If a friend invited me out for coffee I wouldn't assume they'd pay! This is very odd of her, and very remiss to just assume you were paying.

sjzeke · 02/04/2023 21:12

Rogue1001MNer · 02/04/2023 19:37

Do you think this will affect your friendship (on either side) @sjzeke?

I really don't know. I would feel a bit better about everything if she wasn't so offended when I mentioned costs because it further confirmed that she wasn't expecting to pay for a thing. We left it at her saying she would struggle to afford the spa and food, let alone the transportation and accommodation. My partner said to give up on the idea and/or just pay for her. I would be doing the driving too as she doesn't have a licence or a car. I'm just shocked at the contrast between being all excitable about it to this doom and gloom about it as soon as she realised she would have to pay her way. She hasn't acknowledged that I had never said I'd pick up the bill in any shape or form, so I think she either knows she was trying to pull a fast one or just doesn't care. This is someone who goes on skiing breaks with her friends, beach holidays and has a job obviously! Odd all around.

OP posts:
suzysnowball · 02/04/2023 21:12

Sounds she's either a cf wanting a freebie or doesn't really want to go

TomatoSandwiches · 02/04/2023 21:19

She is acting offended to guilt you into saying, " never mind, it can be my treat this time. "

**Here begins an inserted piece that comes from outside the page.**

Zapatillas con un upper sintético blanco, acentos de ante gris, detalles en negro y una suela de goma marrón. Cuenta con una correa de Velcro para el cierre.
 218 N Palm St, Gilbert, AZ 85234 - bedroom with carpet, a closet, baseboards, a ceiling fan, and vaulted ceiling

Don't fall for it, a genuine friend would be mortified they had presumed incorrectly and would want to make sure they didn't come across as grabby or stupid.
She doesn't care about either so long as she gets her free spa trip.

She isn't a friend, sorry.

Mandyjack · 02/04/2023 21:25

Have you asked if the people she normally goes away with normally pay for her?
She could've said at the start she can't afford a break then that's your opportunity to either offer to pay or say OK that's fine we can maybe just do a day spa or something if you can afford that and find something on Wowcher. I'd never assume someone is paying for me.

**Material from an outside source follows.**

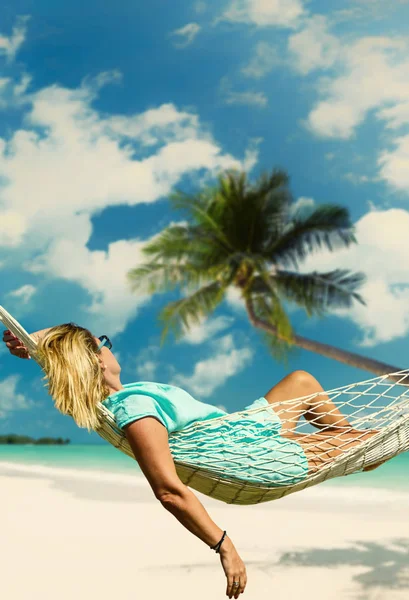 Vrouw zitten in een hangmat op het strand. — Stockfoto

changeme4this · 02/04/2023 21:27

I suspect you had a lucky escape in finding all of this up front. I can think of someone my DD knows and she would have jumped at the chance to go away without contemplating she should financially contribute, but then she is an entitled madam too…

sjzeke · 02/04/2023 21:32

Mandyjack · 02/04/2023 21:25

Have you asked if the people she normally goes away with normally pay for her?
She could've said at the start she can't afford a break then that's your opportunity to either offer to pay or say OK that's fine we can maybe just do a day spa or something if you can afford that and find something on Wowcher. I'd never assume someone is paying for me.

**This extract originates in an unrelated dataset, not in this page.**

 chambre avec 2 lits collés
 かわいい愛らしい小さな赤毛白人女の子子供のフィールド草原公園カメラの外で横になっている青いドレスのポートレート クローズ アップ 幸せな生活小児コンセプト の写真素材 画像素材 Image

There's no way they would pay for her. They all split things as they often go to art exhibits abroad together. She's an artist and designer. I think because I don't work in that industry and am a boring consultant as is my partner (who she knows) with a steady income, she took it as she'll jump along.

No. At no point did she say she couldn't afford it. She was all over the idea which is why I was surprised she was not interested in any of the planning. She says that was because it was my remit and I was 'in the know' about the Lakes. I think she told herself it was 'my' trip and she was just coming along for the literal ride.

OP posts:
QueenoftheFarts · 02/04/2023 21:36

She's not your friend. She's a freeloading CF.

HamBone · 02/04/2023 21:38

Just leave it and never suggest a weekend away to her again!

I agree with PP’s that if someone would like to treat a friend, they say upfront. One of my friends treated me to an event ticket last week and she told me right away that she wanted to treat me.